NASDAQ has criticized the third defence document from issued by the London Stock Exchange (LSE) against its hostile bid as further evidence of its lack of a long-term strategic vision for the business and focus on short term measures.
NASDAQ accuses LSE of unwillingness to identify, let alone consummate, an alternative transaction which would increase liquidity, provide synergies and diversify the business.
It says it believes LSE has failed to explain to shareholders how it will address the challenges it faces, and says this reflects LSE’s complacency.
NASDAQ warns LSE shareholders they should be concerned about the impact of these factors on the value of their LSE holdings.
NASDAQ says it believes it satisfies all the criteria which LSE has identified for a partner and says it is ‘extraordinary’ that LSE has refused to engage with the company over the last year.
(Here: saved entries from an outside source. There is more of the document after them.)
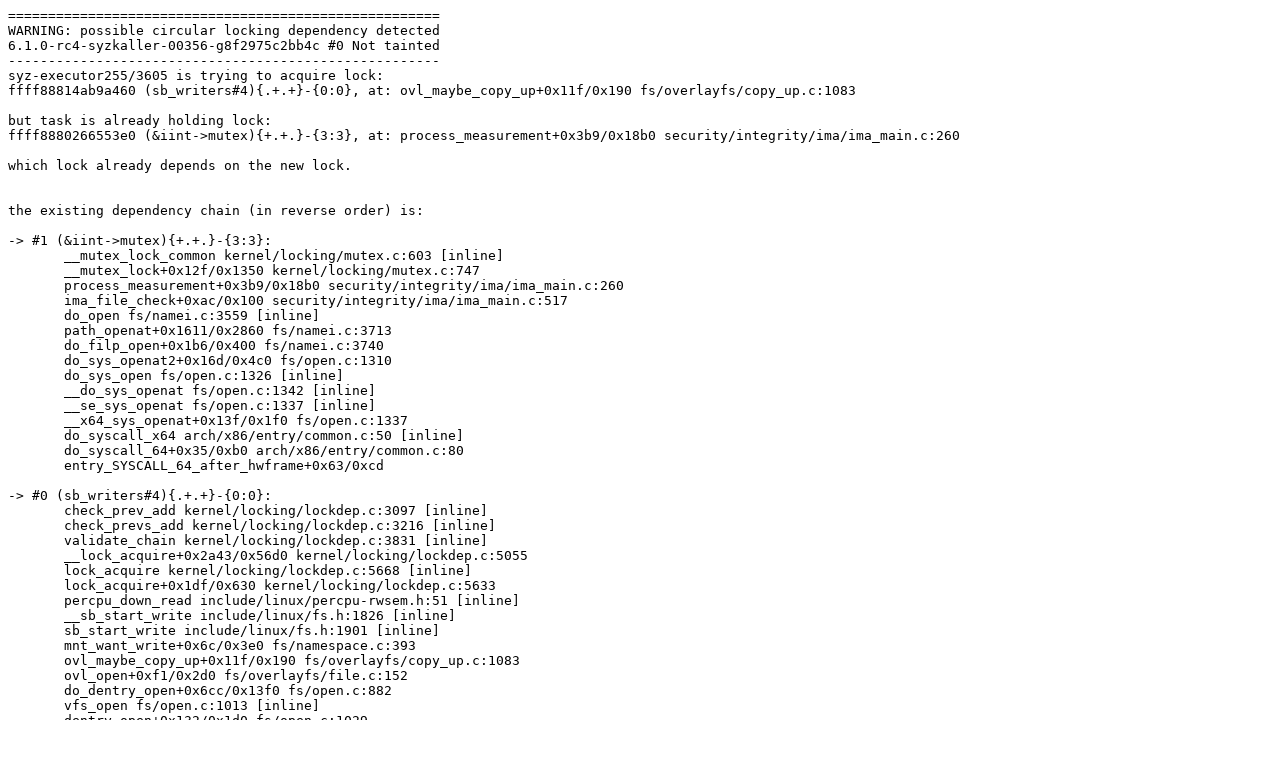

--- FILE ---
content_type: text/plain; charset=utf-8
request_url: https://syzkaller.appspot.com/text?tag=CrashReport&x=10bc8ffe880000
body_size: 1447
content:
======================================================
WARNING: possible circular locking dependency detected
6.1.0-rc4-syzkaller-00356-g8f2975c2bb4c #0 Not tainted
------------------------------------------------------
syz-executor255/3605 is trying to acquire lock:
ffff88814ab9a460 (sb_writers#4){.+.+}-{0:0}, at: ovl_maybe_copy_up+0x11f/0x190 fs/overlayfs/copy_up.c:1083

but task is already holding lock:
ffff8880266553e0 (&iint->mutex){+.+.}-{3:3}, at: process_measurement+0x3b9/0x18b0 security/integrity/ima/ima_main.c:260

which lock already depends on the new lock.


the existing dependency chain (in reverse order) is:

-> #1 (&iint->mutex){+.+.}-{3:3}:
       __mutex_lock_common kernel/locking/mutex.c:603 [inline]
       __mutex_lock+0x12f/0x1350 kernel/locking/mutex.c:747
       process_measurement+0x3b9/0x18b0 security/integrity/ima/ima_main.c:260
       ima_file_check+0xac/0x100 security/integrity/ima/ima_main.c:517
       do_open fs/namei.c:3559 [inline]
       path_openat+0x1611/0x2860 fs/namei.c:3713
       do_filp_open+0x1b6/0x400 fs/namei.c:3740
       do_sys_openat2+0x16d/0x4c0 fs/open.c:1310
       do_sys_open fs/open.c:1326 [inline]
       __do_sys_openat fs/open.c:1342 [inline]
       __se_sys_openat fs/open.c:1337 [inline]
       __x64_sys_openat+0x13f/0x1f0 fs/open.c:1337
       do_syscall_x64 arch/x86/entry/common.c:50 [inline]
       do_syscall_64+0x35/0xb0 arch/x86/entry/common.c:80
       entry_SYSCALL_64_after_hwframe+0x63/0xcd

-> #0 (sb_writers#4){.+.+}-{0:0}:
       check_prev_add kernel/locking/lockdep.c:3097 [inline]
       check_prevs_add kernel/locking/lockdep.c:3216 [inline]
       validate_chain kernel/locking/lockdep.c:3831 [inline]
       __lock_acquire+0x2a43/0x56d0 kernel/locking/lockdep.c:5055
       lock_acquire kernel/locking/lockdep.c:5668 [inline]
       lock_acquire+0x1df/0x630 kernel/locking/lockdep.c:5633
       percpu_down_read include/linux/percpu-rwsem.h:51 [inline]
       __sb_start_write include/linux/fs.h:1826 [inline]
       sb_start_write include/linux/fs.h:1901 [inline]
       mnt_want_write+0x6c/0x3e0 fs/namespace.c:393
       ovl_maybe_copy_up+0x11f/0x190 fs/overlayfs/copy_up.c:1083
       ovl_open+0xf1/0x2d0 fs/overlayfs/file.c:152
       do_dentry_open+0x6cc/0x13f0 fs/open.c:882
       vfs_open fs/open.c:1013 [inline]
       dentry_open+0x132/0x1d0 fs/open.c:1029
       ima_calc_file_hash+0x2c6/0x4a0 security/integrity/ima/ima_crypto.c:558
       ima_collect_measurement+0x63e/0x7a0 security/integrity/ima/ima_api.c:292
       process_measurement+0xd1e/0x18b0 security/integrity/ima/ima_main.c:337
       ima_file_check+0xac/0x100 security/integrity/ima/ima_main.c:517
       do_open fs/namei.c:3559 [inline]
       path_openat+0x1611/0x2860 fs/namei.c:3713
       do_filp_open+0x1b6/0x400 fs/namei.c:3740
       do_sys_openat2+0x16d/0x4c0 fs/open.c:1310
       do_sys_open fs/open.c:1326 [inline]
       __do_sys_open fs/open.c:1334 [inline]
       __se_sys_open fs/open.c:1330 [inline]
       __x64_sys_open+0x119/0x1c0 fs/open.c:1330
       do_syscall_x64 arch/x86/entry/common.c:50 [inline]
       do_syscall_64+0x35/0xb0 arch/x86/entry/common.c:80
       entry_SYSCALL_64_after_hwframe+0x63/0xcd

other info that might help us debug this:

 Possible unsafe locking scenario:

       CPU0                    CPU1
       ----                    ----
  lock(&iint->mutex);
                               lock(sb_writers#4);
                               lock(&iint->mutex);
  lock(sb_writers#4);

 *** DEADLOCK ***

1 lock held by syz-executor255/3605:
 #0: ffff8880266553e0 (&iint->mutex){+.+.}-{3:3}, at: process_measurement+0x3b9/0x18b0 security/integrity/ima/ima_main.c:260

stack backtrace:
CPU: 0 PID: 3605 Comm: syz-executor255 Not tainted 6.1.0-rc4-syzkaller-00356-g8f2975c2bb4c #0
Hardware name: Google Google Compute Engine/Google Compute Engine, BIOS Google 10/26/2022
Call Trace:
 <TASK>
 __dump_stack lib/dump_stack.c:88 [inline]
 dump_stack_lvl+0xcd/0x134 lib/dump_stack.c:106
 check_noncircular+0x25f/0x2e0 kernel/locking/lockdep.c:2177
 check_prev_add kernel/locking/lockdep.c:3097 [inline]
 check_prevs_add kernel/locking/lockdep.c:3216 [inline]
 validate_chain kernel/locking/lockdep.c:3831 [inline]
 __lock_acquire+0x2a43/0x56d0 kernel/locking/lockdep.c:5055
 lock_acquire kernel/locking/lockdep.c:5668 [inline]
 lock_acquire+0x1df/0x630 kernel/locking/lockdep.c:5633
 percpu_down_read include/linux/percpu-rwsem.h:51 [inline]
 __sb_start_write include/linux/fs.h:1826 [inline]
 sb_start_write include/linux/fs.h:1901 [inline]
 mnt_want_write+0x6c/0x3e0 fs/namespace.c:393
 ovl_maybe_copy_up+0x11f/0x190 fs/overlayfs/copy_up.c:1083
 ovl_open+0xf1/0x2d0 fs/overlayfs/file.c:152
 do_dentry_open+0x6cc/0x13f0 fs/open.c:882
 vfs_open fs/open.c:1013 [inline]
 dentry_open+0x132/0x1d0 fs/open.c:1029
 ima_calc_file_hash+0x2c6/0x4a0 security/integrity/ima/ima_crypto.c:558
 ima_collect_measurement+0x63e/0x7a0 security/integrity/ima/ima_api.c:292
 process_measurement+0xd1e/0x18b0 security/integrity/ima/ima_main.c:337
 ima_file_check+0xac/0x100 security/integrity/ima/ima_main.c:517
 do_open fs/namei.c:3559 [inline]
 path_openat+0x1611/0x2860 fs/namei.c:3713
 do_filp_open+0x1b6/0x400 fs/namei.c:3740
 do_sys_openat2+0x16d/0x4c0 fs/open.c:1310
 do_sys_open fs/open.c:1326 [inline]
 __do_sys_open fs/open.c:1334 [inline]
 __se_sys_open fs/open.c:1330 [inline]
 __x64_sys_open+0x119/0x1c0 fs/open.c:1330
 do_syscall_x64 arch/x86/entry/common.c:50 [inline]
 do_syscall_64+0x35/0xb0 arch/x86/entry/common.c:80
 entry_SYSCALL_64_after_hwframe+0x63/0xcd
RIP: 0033:0x7f8b7519bc69
Code: 28 c3 e8 2a 14 00 00 66 2e 0f 1f 84 00 00 00 00 00 48 89 f8 48 89 f7 48 89 d6 48 89 ca 4d 89 c2 4d 89 c8 4c 8b 4c 24 08 0f 05 <48> 3d 01 f0 ff ff 73 01 c3 48 c7 c1 c0 ff ff ff f7 d8 64 89 01 48
RSP: 002b:00007ffee264fc58 EFLAGS: 00000246 ORIG_RAX: 0000000000000002
RAX: ffffffffffffffda RBX: 0030656c69662f2e RCX: 00007f8b7519bc69
RDX: 0000000000000000 RSI: 000000000000007f RDI: 0000000020000180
“We continue to believe that 1,243 pence in cash represents a full and fair price for LSE shareholders,” says NASDAQ President and CEO Robert Greifeld. “Without NASDAQ, LSE will be left in a strategic vacuum, to the detriment of LSE shareholders and the London market alike. Shareholders should note LSE’s consistent disinterest in taking part in dialogue with respect to consolidation, even when its own strategic criteria could be satisfied. Shareholders should not think this attitude will change any time soon.”